Furthermore, our in vitro studies demonstrated that knockdown of Dsg2 inhibited NSCLC cell proliferation and arrested NSCLC cells at the G1 phase of the cell cycle, which further supported our ex vivo data. In a previous study, knockdown of Dsg2 expression reduced proliferation of colon cancer cell lines in vitro (Kamekura et al. 2014), which is similar to our current data. Moreover, our current data also showed that knockdown of Dsg2 expression significantly inhibited growth of NSCLC cell xenografts in nude mice in vivo. After identifying a role for Dsg2 in NSCLC cell proliferation, we further explored the underlying molecular events and found that knockdown of Dsg2 expression downregulated CDK2 expression and upregulated p27 expression in NSCLC cells. Activation of CDK2 is essential for the G1/S transition during the cell cycle progression. CDK2 is a member of the CDK family that binds to cyclin E to drive G1 phase cells to S phase. However, a cyclin-dependent kinase inhibitor interacts with the CDK–cyclin complex to block its kinase activity. p27 (Cip2) belongs to the Cip/Kip family and can interact with the cyclin E–CDK2 complex and inhibit activity of this complex (Morgan 1997; Nomura et al. 1997). Our current data on Dsg2 knockdown-regulated gene expression indicate that Dsg2 knockdown–suppression of NSCLC cell proliferation was through targeting of p27 and CDK2. However, in other studies, many other mechanisms underlying the role of Dsg2 in tumor growth have also been reported. For example, in skin BCC and SCC, Dsg2 promoted skin tumor development through modulation of Hn signaling (Brennan-Crispi et al. 2015). Kolegraff et al. (2014) reported that Dsg2 knockdown–inhibition of cell proliferation was via phosphorylation of the epidermal growth factor receptor (EGFR) and downstream Src and Erk proteins in colon cancer cells, whereas Overmiller et al. (2016) suggested that Dsg2 knockdown in keratinocytes (HaCaT cells) inhibited EGFR expression and interfered activation of EGFR, Src, and Stat3, but not Erk or Akt. The discrepancy between Kolegraff and Overmiller’s studies could be because Dsg2 can modulate various downstream signaling in different types of cancer cells. In other words, different transduction signaling pathways could facilitate functions of Dsg2 in different tissues and cells. Thus, in different contexts, Dsg2 may function differently to suppress or promote tumor progression.

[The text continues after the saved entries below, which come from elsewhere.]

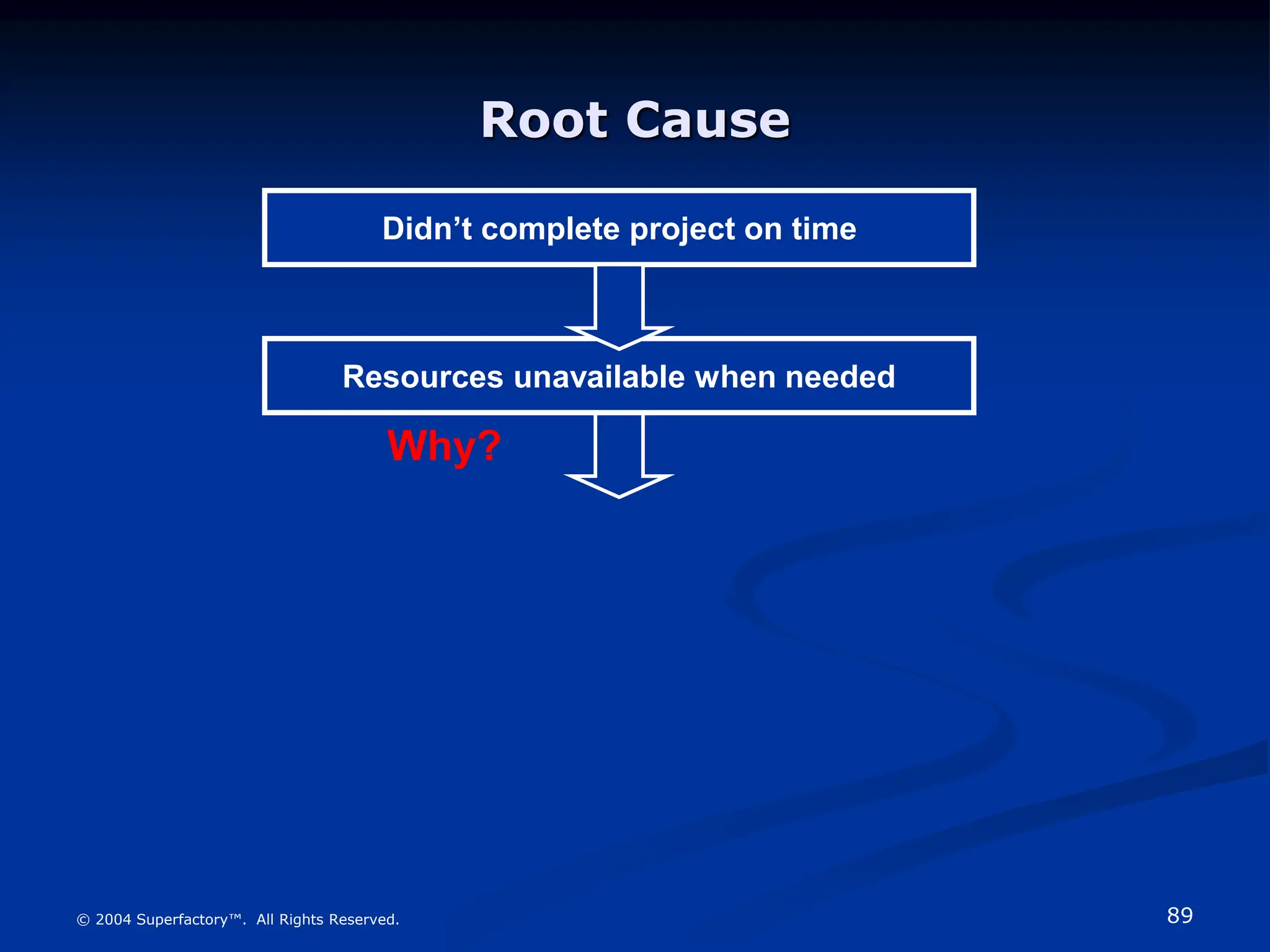 Root Cause

Didn’t complete project on time

Resources unavailable when needed

Why?

© 2004 Superfactory™. All Rights Reserved.

89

In conclusion, our current study is the first to show that Dsg2 overexpression is involved in NSCLC tumorigenesis and the Dsg2 knockdown represses NSCLC cell proliferation in vitro and slowed tumor xenograft growth in vivo. We also showed that Dsg2 may promote tumor progression through downregulation of p27 and upregulation of CDK2. However, further mechanisms and signaling pathways underlying the role of Dsg2 in NSCLC remain to be defined.